▶ **Set exercise**
Go to the line containing "Considering the scene, does" below; retype it and all following lines exactly, and leave out the pictures.

▶ **Exercise inputs**
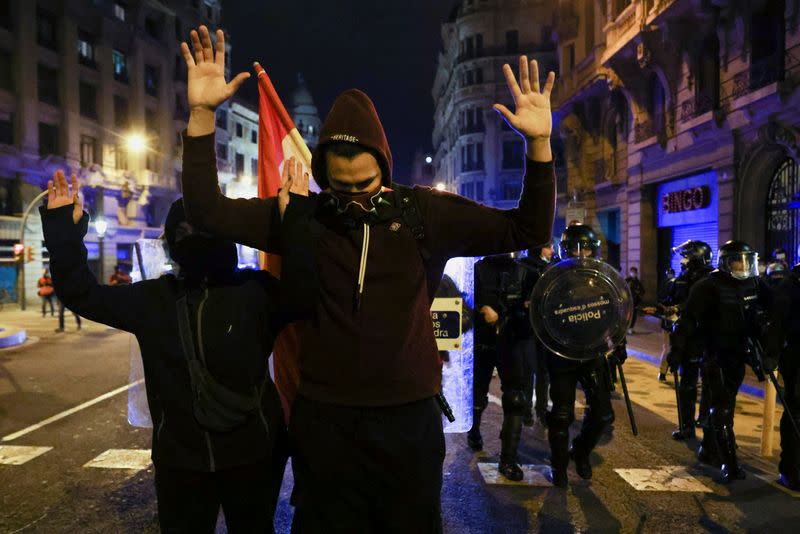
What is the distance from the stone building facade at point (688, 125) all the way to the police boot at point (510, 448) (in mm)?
11305

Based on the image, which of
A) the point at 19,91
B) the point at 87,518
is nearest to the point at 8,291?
the point at 19,91

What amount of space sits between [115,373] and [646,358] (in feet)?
33.2

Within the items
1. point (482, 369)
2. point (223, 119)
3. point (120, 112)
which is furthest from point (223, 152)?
point (482, 369)

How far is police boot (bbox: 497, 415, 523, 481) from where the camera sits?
Result: 5215 millimetres

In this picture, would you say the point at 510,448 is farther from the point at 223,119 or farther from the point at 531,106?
the point at 223,119

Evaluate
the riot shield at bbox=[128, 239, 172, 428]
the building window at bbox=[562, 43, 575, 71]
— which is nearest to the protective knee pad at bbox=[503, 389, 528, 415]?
the riot shield at bbox=[128, 239, 172, 428]

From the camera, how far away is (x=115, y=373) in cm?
1053

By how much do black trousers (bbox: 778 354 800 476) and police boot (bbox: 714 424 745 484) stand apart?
0.35 m

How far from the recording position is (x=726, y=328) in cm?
523

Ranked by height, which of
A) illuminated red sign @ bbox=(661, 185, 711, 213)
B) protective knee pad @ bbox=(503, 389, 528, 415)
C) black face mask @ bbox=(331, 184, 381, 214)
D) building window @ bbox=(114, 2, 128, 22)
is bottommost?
protective knee pad @ bbox=(503, 389, 528, 415)

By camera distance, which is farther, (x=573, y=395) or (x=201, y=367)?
(x=573, y=395)

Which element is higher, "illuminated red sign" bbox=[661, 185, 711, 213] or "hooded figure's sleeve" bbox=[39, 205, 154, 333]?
"illuminated red sign" bbox=[661, 185, 711, 213]

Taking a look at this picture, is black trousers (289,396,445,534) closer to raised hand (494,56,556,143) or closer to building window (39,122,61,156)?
raised hand (494,56,556,143)

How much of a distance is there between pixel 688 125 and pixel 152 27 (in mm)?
34075
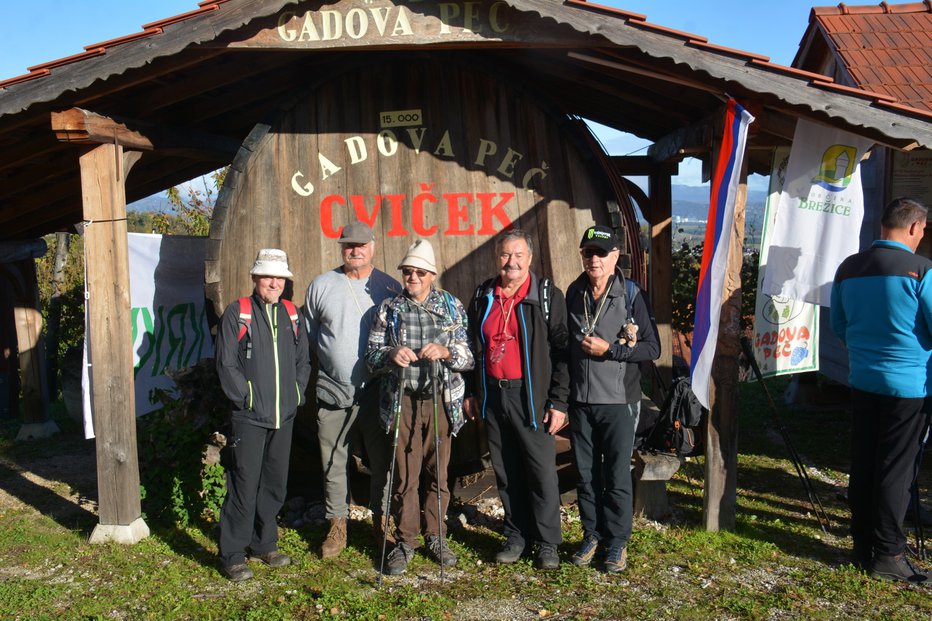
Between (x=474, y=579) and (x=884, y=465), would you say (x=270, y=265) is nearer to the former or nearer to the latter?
(x=474, y=579)

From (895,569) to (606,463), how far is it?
164cm

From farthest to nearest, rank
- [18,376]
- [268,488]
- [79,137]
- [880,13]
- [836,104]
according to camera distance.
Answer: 1. [18,376]
2. [880,13]
3. [79,137]
4. [268,488]
5. [836,104]

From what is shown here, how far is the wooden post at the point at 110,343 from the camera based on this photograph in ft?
17.2

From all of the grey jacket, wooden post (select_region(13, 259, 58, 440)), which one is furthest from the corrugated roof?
wooden post (select_region(13, 259, 58, 440))

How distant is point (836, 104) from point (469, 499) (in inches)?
134

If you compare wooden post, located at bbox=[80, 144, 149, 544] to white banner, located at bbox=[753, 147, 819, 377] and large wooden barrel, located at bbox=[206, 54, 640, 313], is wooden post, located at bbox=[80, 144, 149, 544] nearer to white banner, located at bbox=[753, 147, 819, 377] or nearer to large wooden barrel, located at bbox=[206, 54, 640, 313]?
large wooden barrel, located at bbox=[206, 54, 640, 313]

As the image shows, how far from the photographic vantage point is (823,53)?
995cm

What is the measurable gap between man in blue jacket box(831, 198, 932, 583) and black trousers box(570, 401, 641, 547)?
1301mm

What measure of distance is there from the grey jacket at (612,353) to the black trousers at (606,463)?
8 cm

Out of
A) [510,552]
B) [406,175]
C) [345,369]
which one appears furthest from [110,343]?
[510,552]

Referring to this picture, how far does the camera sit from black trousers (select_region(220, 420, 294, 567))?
4.66 metres

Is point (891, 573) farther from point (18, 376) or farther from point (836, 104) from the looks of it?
point (18, 376)

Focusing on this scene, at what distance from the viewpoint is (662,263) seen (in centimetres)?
764

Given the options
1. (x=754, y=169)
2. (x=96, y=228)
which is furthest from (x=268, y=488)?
(x=754, y=169)
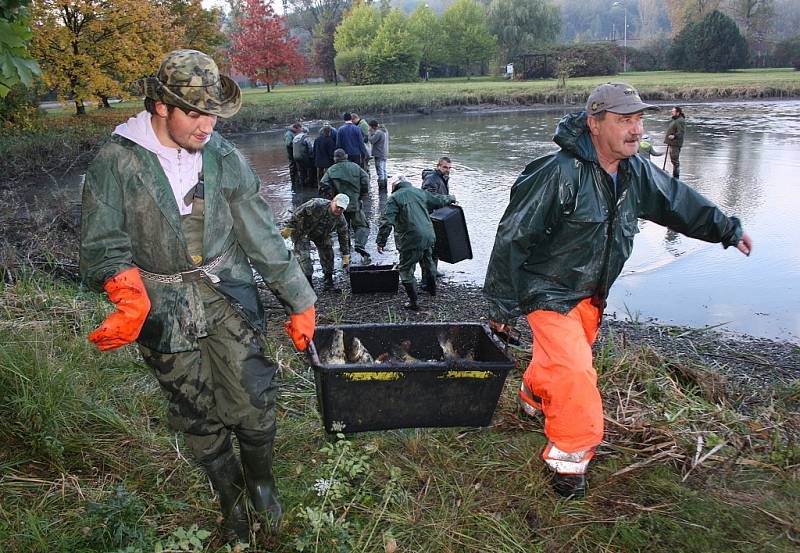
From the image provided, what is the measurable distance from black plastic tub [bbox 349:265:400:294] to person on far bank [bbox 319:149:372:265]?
Answer: 1700 millimetres

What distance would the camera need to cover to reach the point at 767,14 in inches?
2594

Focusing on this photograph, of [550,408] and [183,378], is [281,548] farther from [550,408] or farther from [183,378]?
[550,408]

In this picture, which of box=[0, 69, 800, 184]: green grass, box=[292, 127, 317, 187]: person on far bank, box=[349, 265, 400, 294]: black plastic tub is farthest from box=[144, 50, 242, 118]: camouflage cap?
box=[0, 69, 800, 184]: green grass

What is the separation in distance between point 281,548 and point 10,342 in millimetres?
2447

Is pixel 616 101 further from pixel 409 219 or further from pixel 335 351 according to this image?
pixel 409 219

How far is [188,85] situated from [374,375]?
165 centimetres

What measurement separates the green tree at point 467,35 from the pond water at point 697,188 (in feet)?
117

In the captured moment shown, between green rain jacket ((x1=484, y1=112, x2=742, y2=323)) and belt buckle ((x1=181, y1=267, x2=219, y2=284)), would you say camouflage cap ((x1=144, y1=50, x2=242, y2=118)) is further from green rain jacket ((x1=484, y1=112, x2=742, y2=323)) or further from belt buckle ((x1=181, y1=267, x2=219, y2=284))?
green rain jacket ((x1=484, y1=112, x2=742, y2=323))

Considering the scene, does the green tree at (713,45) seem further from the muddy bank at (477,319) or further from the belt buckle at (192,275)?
the belt buckle at (192,275)

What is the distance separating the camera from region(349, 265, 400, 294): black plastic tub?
8.12 meters

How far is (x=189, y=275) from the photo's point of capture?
2672mm

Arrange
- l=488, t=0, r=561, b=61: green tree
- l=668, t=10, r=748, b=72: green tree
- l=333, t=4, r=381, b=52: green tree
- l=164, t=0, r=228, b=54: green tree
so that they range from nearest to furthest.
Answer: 1. l=164, t=0, r=228, b=54: green tree
2. l=668, t=10, r=748, b=72: green tree
3. l=333, t=4, r=381, b=52: green tree
4. l=488, t=0, r=561, b=61: green tree

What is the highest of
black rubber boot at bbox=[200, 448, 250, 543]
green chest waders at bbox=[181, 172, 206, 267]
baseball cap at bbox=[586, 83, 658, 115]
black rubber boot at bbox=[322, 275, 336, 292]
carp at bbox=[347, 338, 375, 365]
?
baseball cap at bbox=[586, 83, 658, 115]

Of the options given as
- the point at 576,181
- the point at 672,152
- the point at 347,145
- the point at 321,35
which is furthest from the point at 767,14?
the point at 576,181
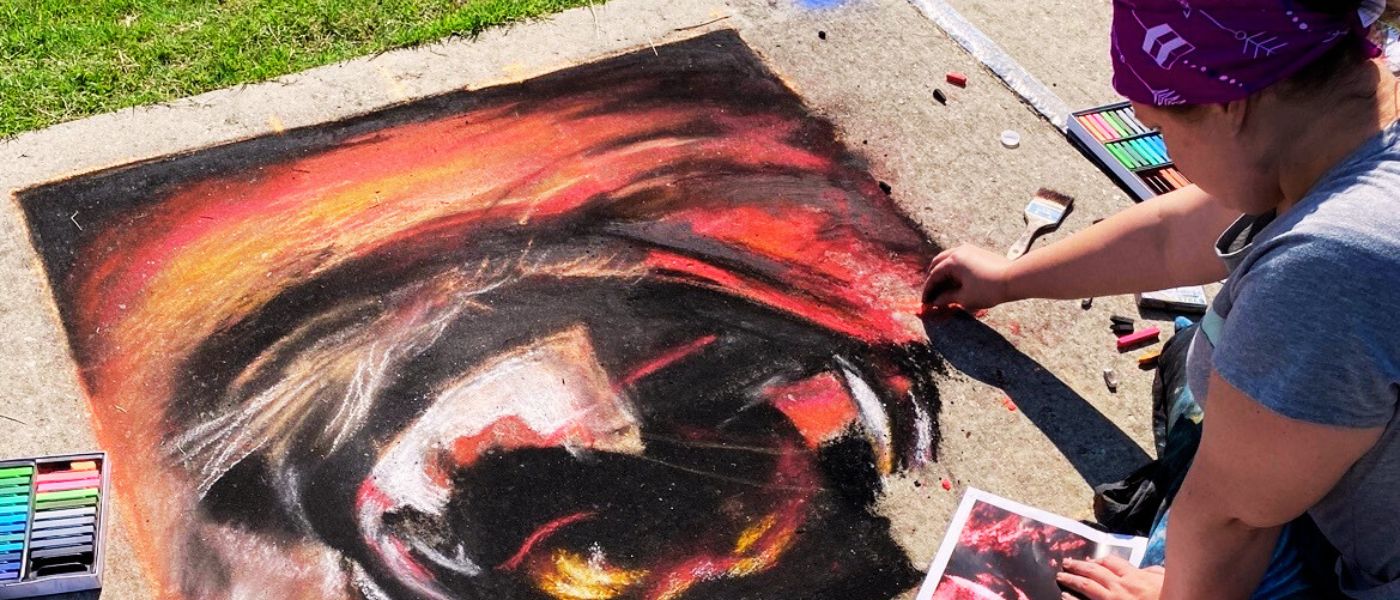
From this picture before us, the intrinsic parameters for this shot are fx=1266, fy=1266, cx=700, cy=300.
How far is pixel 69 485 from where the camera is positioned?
2771 mm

▶ **Answer to this problem**
Considering the scene, does the green tree at (713,45) seem further from the muddy bank at (477,319) or further from the belt buckle at (192,275)?
the belt buckle at (192,275)

What is the distance separating the camera from region(349, 265, 400, 294): black plastic tub?
8.12 meters

How far is (x=189, y=275) from the photo's point of capture?
2672mm

Arrange
- l=488, t=0, r=561, b=61: green tree
- l=668, t=10, r=748, b=72: green tree
- l=333, t=4, r=381, b=52: green tree
- l=164, t=0, r=228, b=54: green tree
so that they range from nearest to furthest.
Answer: 1. l=164, t=0, r=228, b=54: green tree
2. l=668, t=10, r=748, b=72: green tree
3. l=333, t=4, r=381, b=52: green tree
4. l=488, t=0, r=561, b=61: green tree

What is the highest of
black rubber boot at bbox=[200, 448, 250, 543]
green chest waders at bbox=[181, 172, 206, 267]
baseball cap at bbox=[586, 83, 658, 115]
black rubber boot at bbox=[322, 275, 336, 292]
carp at bbox=[347, 338, 375, 365]
?
baseball cap at bbox=[586, 83, 658, 115]

Of the options given as
- the point at 576,181
- the point at 672,152
- the point at 347,145
- the point at 321,35
which is furthest from the point at 767,14?
the point at 576,181
From this picture before us, the intrinsic parameters for this shot are fx=1266, fy=1266, cx=700, cy=300.
How far is pixel 69 485 from where the camera is positioned?
2771 mm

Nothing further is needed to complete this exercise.